According to new research out Monday from the environmental nonprofit Greenpeace, the powerful state lawmakers driving both voting restrictions and anti-protest measures are often one and the same — and, despite their controversial legislation, these lawmakers enjoy substantial campaign support from major business interests. Over the past year, 44 state lawmakers sponsored at least one voting access and at least one anti-protest bill. Additionally, of the top 100 corporate donors to state lawmakers who filed voting access bills, more than half also gave money to lawmakers introducing anti-protest bills.
According to the report, all of the top 10 contributors to sponsors of anti-protest bills introduced since 2017 were fossil fuel companies — among them Koch Industries, the North Carolina-based utility Duke Energy, and the Nebraska-based conglomerate Berkshire Hathaway and its subsidiaries. When the focus narrows to the past year’s crop of anti-protest bills, telecommunication giants Comcast and AT&T join the list of top contributors to bill sponsors.
Koch Industries, Duke Energy, Berkshire Hathaway, Comcast, and AT&T did not respond to Grist’s requests for comment.
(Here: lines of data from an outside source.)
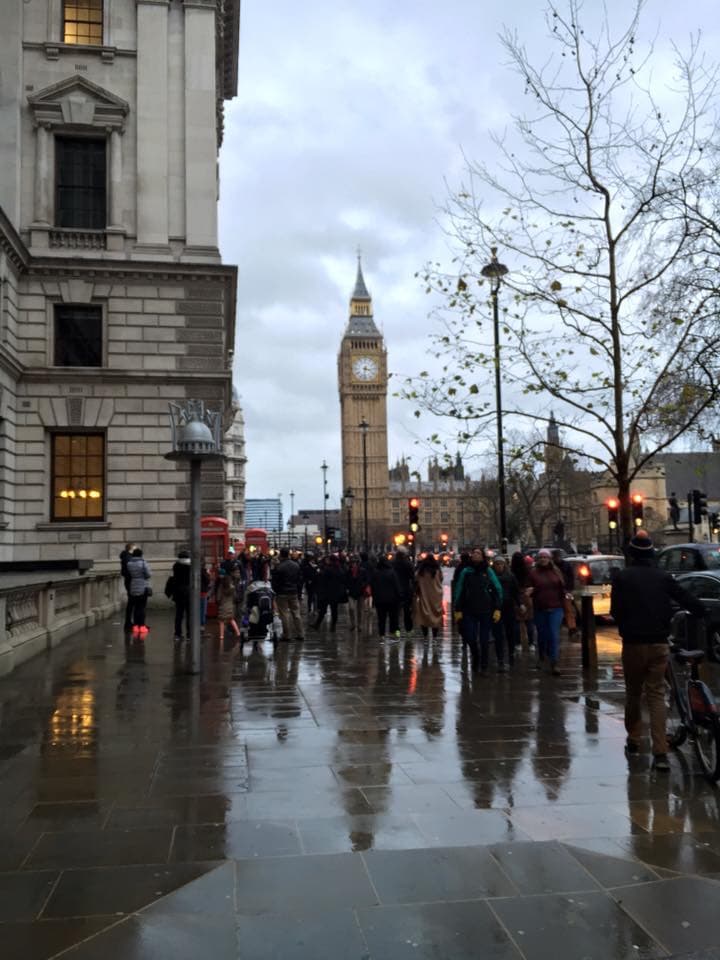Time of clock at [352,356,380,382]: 3:32
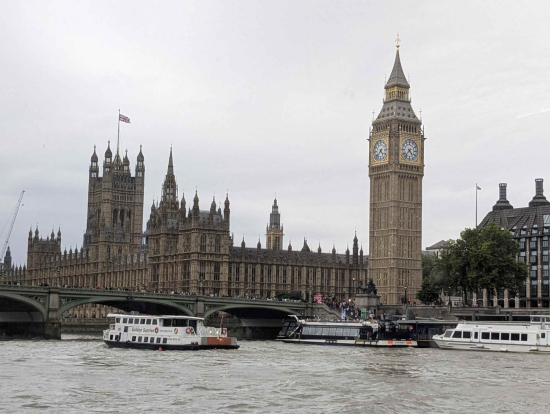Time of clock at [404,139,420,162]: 4:36
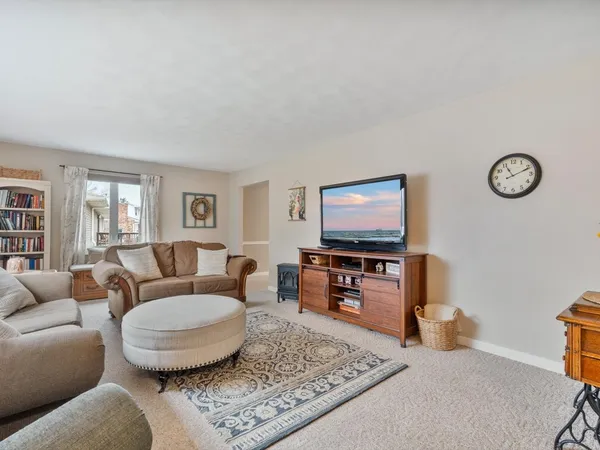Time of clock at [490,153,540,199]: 11:11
“The dying fossil fuel industry is using its power to stop peaceful protests that would hold it accountable for climate change and its impacts,” Valentina Stackl, an author of the report and senior communications specialist at Greenpeace, said in an email. “We only have a handful of years left to reduce the power of fossil fuel companies polluting our communities, our climate, and our democratic systems before we will rocket past climate thresholds and find ourselves at a catastrophic point of no return.”
The introduction of anti-protest bills began accelerating around 2017 after protests for racial and environmental justice associated with Black Lives Matter and the Indigenous-led fight against the Dakota Access Pipeline received national attention. The Greenpeace report claims that such bills are a direct response to protests led by communities of color, “laying bare their racist intent.”
Last month, hundreds of the most prominent American companies published an open letter in the New York Times stating their opposition to “any discriminatory legislation” that would restrict U.S. voters’ ability to participate in elections. However, Greenpeace has identified at least 12 signatories — including Amazon, General Motors, Facebook, and American Express — as having made campaign contributions to the legislative sponsors of restrictive voting bills during the 2019-2020 election cycle. In addition, though Comcast, AT&T, Duke Energy, and Amazon and 43 other companies paused or suspended contributions to members of the U.S. Congress who expressed support for January’s pro-Trump riot in Washington, D.C., these companies nevertheless funded the campaigns of state lawmakers pushing restrictive voting legislation in 2021.
Amazon, General Motors, Facebook, and American Express did not respond to Grist’s requests for comment.
“It is now more urgent than ever to build a just transition away from fossil fuels AND fight off attacks against protest and our freedom to vote, so that we can have a planet our communities can thrive on,” Stackl said in the email.